**PROVIDED PASSAGE:**
•••

The most controversial of Reza Shah’s reforms was the compulsory
unveiling of women, instituted in 1936. Public reaction was mixed.
Many members of the new middle class (such as teachers and
pharmacists) accepted the change and started appearing in public with
their wives and daughters unveiled. But members of the more
traditional middle class, such as clerics and merchants, recoiled and
would not let their wives leave home. Regardless of the opposition,
unveiled women soon appeared in public in large numbers, on their way
to schools, in women’s organizations, and in various professions.
The Pahlavi regime’s other major gender reform was ending the
practice of boy concubinage (a tradition that dated back to the
pre-Islamic era) and ostracizing all forms of homosexuality.
In 1941, the Allies occupied Iran. Reza Shah, who had tended toward
neutrality owing to Iran’s large volume of trade with Nazi Germany,
agreed to abdicate in exchange for having his twenty-two-year-old son,
Muhammad Reza Shah Pahlavi, placed on the throne. Though martial law
was soon imposed and Allied forces remained in Iran throughout the
Second World War, the authoritarian state was undermined—ushering in
chaos but also a new era of political freedom and calls for
accountability. For the first time since the Constitutional
Revolution, a relatively free press, trade unions, and multiple
political parties emerged. Liberal nationalists revived the legacy of
the Constitutional era and campaigned for political reforms and
democracy. Backed by the Soviet Union, the communist Tudeh Party
gained widespread and enthusiastic support among young people, both
students and workers. This was despite the fact that the first
generation of Iranian communists, led by Avetis Sultanzade, had been
murdered by Stalin’s regime in 1938.
Together with social democrats, the Tudeh helped foster an
unprecedented sense of camaraderie among diverse social and ethnic
groups. Leftist organizations were more tolerant of ethnic and
religious minorities and helped break down many old hierarchies of
status and gender. A new generation of young urban women, many of them
high school students from a variety of religious backgrounds, joined
various political parties and campaigned for suffrage, the right to be
elected to office, the right to work and child care. Less strict
veiling in public returned among traditional urban middle-class
communities, but the vast majority of the more modern middle-class
women remained unveiled. The substantial breakdown of both religious
and gender segregation in Tehran and other major cities only further
infuriated the most traditionalist religious Iranians.

•••

**PROBLEM:** Retype the passage on Iran's reforms word for word, starting at "Many members of" and continuing down to "in various professions.".

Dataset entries

•••

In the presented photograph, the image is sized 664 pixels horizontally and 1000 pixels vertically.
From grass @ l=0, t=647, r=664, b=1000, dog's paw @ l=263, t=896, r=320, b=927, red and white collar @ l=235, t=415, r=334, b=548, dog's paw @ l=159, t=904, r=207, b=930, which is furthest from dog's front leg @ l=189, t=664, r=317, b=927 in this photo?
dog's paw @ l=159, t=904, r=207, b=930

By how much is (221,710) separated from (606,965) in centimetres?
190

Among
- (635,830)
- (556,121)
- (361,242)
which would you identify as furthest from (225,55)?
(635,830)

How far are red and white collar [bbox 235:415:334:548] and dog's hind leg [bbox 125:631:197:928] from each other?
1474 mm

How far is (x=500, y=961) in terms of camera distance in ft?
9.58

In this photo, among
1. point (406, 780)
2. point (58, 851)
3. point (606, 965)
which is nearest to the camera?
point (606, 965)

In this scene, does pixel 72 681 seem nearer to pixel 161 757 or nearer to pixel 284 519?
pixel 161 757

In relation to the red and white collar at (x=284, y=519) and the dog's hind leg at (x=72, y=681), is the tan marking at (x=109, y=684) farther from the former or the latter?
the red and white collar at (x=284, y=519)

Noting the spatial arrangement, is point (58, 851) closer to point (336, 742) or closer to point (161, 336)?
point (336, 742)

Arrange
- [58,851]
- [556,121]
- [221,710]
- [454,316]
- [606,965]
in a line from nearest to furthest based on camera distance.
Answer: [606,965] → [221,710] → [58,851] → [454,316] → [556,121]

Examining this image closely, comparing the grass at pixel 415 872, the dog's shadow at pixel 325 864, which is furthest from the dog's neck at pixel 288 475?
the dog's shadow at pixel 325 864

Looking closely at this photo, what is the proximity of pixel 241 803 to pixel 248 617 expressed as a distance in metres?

•••

**ANSWER SPACE:**
Many members of the new middle class (such as teachers and
pharmacists) accepted the change and started appearing in public with
their wives and daughters unveiled. But members of the more
traditional middle class, such as clerics and merchants, recoiled and
would not let their wives leave home. Regardless of the opposition,
unveiled women soon appeared in public in large numbers, on their way
to schools, in women’s organizations, and in various professions.